━━ Extract to read

Rationale: Previous research has demonstrated the neuroactive effects of ovarian hormones across the menstrual cycle [1], however it remains less clear how the cessation of hormone production across the menopause influences motor cortical properties. Additionally, it is currently unknown how nervous system adaptation (neuroplasticity) is mediated by endogenous and exogenous hormones across the human lifespan.

Methods: Participants’ menopausal status was classified according to NICE guidelines on the diagnosis and management of menopause, with 12 pre-menopausal (age:  29 ± 7 years), 7 peri-menopausal (49 ± 4 years), 5 post-menopausal females (54 ± 5 years), and 7 females using HRT (54 ± 4 years) taking part in the study. Participants underwent a baseline neurophysiological assessment, including electrical stimulation of the median nerve and transcranial magnetic stimulation of the motor cortex to assess corticospinal excitability and intracortical inhibition and facilitation (SICI and ICF). Then, a paired associative stimulation (PAS) protocol was performed with electrical stimulation at 300% perceptual threshold delivered 25 ms prior to TMS at 120% motor threshold. 200 paired stimuli were delivered at 0.2 Hz, which were then followed with repeated neurophysiological assessments immediately, 10-, 20- and 30-minutes after PAS.

━━━━
━━ Stored data

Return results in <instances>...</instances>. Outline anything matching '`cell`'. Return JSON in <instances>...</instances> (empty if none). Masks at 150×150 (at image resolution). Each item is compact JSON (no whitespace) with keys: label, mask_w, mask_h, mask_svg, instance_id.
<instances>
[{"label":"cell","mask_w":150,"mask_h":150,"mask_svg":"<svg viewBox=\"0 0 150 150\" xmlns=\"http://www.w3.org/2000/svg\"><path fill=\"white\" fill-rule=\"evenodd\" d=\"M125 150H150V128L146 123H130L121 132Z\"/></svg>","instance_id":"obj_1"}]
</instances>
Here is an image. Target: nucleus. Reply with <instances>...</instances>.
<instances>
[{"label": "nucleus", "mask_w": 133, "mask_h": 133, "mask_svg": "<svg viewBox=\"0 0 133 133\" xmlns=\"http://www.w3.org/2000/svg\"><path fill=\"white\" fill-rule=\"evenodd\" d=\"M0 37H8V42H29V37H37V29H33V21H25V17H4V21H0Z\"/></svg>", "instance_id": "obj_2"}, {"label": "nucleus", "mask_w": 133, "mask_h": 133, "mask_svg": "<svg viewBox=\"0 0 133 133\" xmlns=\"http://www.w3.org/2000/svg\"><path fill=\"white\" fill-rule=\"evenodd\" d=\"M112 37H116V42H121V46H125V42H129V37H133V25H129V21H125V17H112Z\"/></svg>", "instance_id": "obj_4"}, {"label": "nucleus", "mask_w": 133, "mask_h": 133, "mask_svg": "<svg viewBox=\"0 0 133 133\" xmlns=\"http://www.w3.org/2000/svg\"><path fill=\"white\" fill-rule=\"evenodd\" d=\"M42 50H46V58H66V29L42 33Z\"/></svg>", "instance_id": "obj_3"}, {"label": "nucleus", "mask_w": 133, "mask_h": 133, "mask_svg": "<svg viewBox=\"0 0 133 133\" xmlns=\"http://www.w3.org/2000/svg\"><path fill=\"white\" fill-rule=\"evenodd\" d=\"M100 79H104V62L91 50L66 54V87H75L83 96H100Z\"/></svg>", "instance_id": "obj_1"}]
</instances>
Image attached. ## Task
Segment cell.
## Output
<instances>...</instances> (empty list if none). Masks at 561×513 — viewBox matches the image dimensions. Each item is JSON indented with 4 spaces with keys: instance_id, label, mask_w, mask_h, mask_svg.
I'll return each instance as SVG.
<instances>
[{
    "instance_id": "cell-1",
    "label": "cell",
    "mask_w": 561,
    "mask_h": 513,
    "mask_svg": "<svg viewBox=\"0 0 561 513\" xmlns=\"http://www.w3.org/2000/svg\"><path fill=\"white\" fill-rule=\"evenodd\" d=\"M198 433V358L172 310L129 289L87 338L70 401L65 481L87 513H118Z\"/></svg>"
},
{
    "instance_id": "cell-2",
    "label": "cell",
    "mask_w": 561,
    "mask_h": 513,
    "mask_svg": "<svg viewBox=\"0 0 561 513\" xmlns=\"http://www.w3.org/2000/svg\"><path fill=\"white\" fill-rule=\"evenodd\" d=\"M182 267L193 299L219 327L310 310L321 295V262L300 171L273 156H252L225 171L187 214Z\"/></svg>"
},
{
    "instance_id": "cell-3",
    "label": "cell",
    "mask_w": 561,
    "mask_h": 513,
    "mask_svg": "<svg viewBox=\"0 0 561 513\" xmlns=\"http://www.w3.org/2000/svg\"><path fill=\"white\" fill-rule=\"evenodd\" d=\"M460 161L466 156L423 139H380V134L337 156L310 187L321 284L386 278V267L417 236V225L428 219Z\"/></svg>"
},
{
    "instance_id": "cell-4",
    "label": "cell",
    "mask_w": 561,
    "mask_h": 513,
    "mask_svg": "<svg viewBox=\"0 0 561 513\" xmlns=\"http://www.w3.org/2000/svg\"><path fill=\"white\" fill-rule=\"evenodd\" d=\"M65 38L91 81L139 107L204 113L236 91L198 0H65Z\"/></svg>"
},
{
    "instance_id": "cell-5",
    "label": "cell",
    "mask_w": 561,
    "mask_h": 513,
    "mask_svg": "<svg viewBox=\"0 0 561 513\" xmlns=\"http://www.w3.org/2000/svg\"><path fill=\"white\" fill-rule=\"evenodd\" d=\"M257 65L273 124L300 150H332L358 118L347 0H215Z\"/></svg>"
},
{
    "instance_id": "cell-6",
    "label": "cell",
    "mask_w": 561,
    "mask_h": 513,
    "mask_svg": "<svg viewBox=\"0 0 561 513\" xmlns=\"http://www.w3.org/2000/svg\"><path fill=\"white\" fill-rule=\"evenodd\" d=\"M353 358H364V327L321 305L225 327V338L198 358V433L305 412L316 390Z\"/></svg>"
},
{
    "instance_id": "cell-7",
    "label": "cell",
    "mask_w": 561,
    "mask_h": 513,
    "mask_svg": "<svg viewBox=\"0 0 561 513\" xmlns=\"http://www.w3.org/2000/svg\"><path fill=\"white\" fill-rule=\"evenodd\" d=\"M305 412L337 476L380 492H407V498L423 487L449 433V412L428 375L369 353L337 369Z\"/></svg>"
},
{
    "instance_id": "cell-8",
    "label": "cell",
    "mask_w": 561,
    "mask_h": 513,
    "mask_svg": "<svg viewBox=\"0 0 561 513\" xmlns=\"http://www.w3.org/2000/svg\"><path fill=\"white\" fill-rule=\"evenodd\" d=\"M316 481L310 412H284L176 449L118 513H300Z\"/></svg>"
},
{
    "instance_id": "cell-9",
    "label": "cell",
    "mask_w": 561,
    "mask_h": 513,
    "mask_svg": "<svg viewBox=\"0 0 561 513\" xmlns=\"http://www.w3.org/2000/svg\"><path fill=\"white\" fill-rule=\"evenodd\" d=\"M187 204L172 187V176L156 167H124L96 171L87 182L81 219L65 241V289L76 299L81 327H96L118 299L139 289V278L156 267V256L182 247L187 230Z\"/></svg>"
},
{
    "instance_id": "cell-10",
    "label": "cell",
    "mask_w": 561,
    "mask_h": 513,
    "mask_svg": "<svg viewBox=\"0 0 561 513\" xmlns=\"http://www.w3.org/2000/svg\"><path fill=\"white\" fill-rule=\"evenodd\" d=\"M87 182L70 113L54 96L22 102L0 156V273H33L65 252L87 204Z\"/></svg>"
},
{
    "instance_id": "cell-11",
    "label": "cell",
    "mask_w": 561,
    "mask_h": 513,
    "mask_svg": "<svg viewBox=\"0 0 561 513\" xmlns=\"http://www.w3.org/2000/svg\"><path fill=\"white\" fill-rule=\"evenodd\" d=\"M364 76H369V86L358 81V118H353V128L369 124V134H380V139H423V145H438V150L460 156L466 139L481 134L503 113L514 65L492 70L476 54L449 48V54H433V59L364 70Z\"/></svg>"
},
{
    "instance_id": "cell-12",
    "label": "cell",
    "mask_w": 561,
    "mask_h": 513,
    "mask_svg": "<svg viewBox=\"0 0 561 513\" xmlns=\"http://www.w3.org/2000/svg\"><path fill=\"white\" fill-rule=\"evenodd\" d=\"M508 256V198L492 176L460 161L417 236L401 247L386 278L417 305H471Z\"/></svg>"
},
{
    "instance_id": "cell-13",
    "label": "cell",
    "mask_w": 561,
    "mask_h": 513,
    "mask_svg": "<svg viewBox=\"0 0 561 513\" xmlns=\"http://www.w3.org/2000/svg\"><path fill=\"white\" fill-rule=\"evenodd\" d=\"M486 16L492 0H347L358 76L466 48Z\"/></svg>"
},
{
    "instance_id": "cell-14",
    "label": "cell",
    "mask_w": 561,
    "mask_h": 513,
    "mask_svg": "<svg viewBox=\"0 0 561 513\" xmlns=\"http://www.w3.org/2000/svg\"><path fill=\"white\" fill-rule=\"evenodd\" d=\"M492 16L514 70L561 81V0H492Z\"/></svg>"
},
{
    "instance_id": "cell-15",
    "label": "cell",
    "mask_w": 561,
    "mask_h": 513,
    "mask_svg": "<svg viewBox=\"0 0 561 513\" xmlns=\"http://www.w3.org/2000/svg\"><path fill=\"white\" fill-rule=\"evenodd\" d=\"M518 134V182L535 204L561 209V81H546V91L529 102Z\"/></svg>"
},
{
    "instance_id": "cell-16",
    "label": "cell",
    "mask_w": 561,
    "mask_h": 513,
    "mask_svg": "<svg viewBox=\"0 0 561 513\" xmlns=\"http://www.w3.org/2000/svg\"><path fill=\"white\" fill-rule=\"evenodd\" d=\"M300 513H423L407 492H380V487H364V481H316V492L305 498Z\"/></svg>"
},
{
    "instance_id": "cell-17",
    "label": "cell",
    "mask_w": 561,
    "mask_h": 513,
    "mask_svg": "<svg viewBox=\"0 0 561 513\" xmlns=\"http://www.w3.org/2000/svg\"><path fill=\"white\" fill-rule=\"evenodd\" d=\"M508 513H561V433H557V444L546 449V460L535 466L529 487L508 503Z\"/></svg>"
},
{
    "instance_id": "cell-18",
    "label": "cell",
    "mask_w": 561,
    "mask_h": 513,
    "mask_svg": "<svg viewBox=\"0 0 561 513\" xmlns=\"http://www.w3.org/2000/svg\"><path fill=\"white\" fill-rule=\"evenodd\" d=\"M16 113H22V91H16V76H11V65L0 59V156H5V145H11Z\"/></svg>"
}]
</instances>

━━━━

**Exercises to complete**
1. In the menopause study text, at what frequency were the 200 paired stimuli delivered?
2. Revise the menopause study text from "Rationale: Previous research has" up to and including "the human lifespan.", putting "neuromodulatory" in place of "neuroactive".
3. Carry on writing the menopause study text from the point where it stops.

**Your responses**
1. 0.2 Hz

2.
Rationale: Previous research has demonstrated the neuromodulatory effects of ovarian hormones across the menstrual cycle [1], however it remains less clear how the cessation of hormone production across the menopause influences motor cortical properties. Additionally, it is currently unknown how nervous system adaptation (neuroplasticity) is mediated by endogenous and exogenous hormones across the human lifespan.

3.
Results: No differences between groups were observed at baseline for corticospinal excitability (p = 0.322), SICI (p = 0.570) or ICF (p = 0.961). In response to the PAS protocol, only the pre-menopausal group experienced a significant increase in corticospinal excitability (+69%, p < 0.001), compared to peri- (+38%, p = 0.136) and post-menopausal females (+4%, p = 0.868). HRT users experienced a +53% increase in corticospinal excitability, however, this did not reach statistical significance (p = 0.084). 

Conclusions: Motor cortical neuroplasticity was only evident in pre-menopausal females, implying that the cessation of ovarian hormone production impairs the nervous system’s ability to adapt to novel stimuli. HRT could present an exogenous method of attenuating this menopause-related effect, which has implications for functional capacity in health and disease.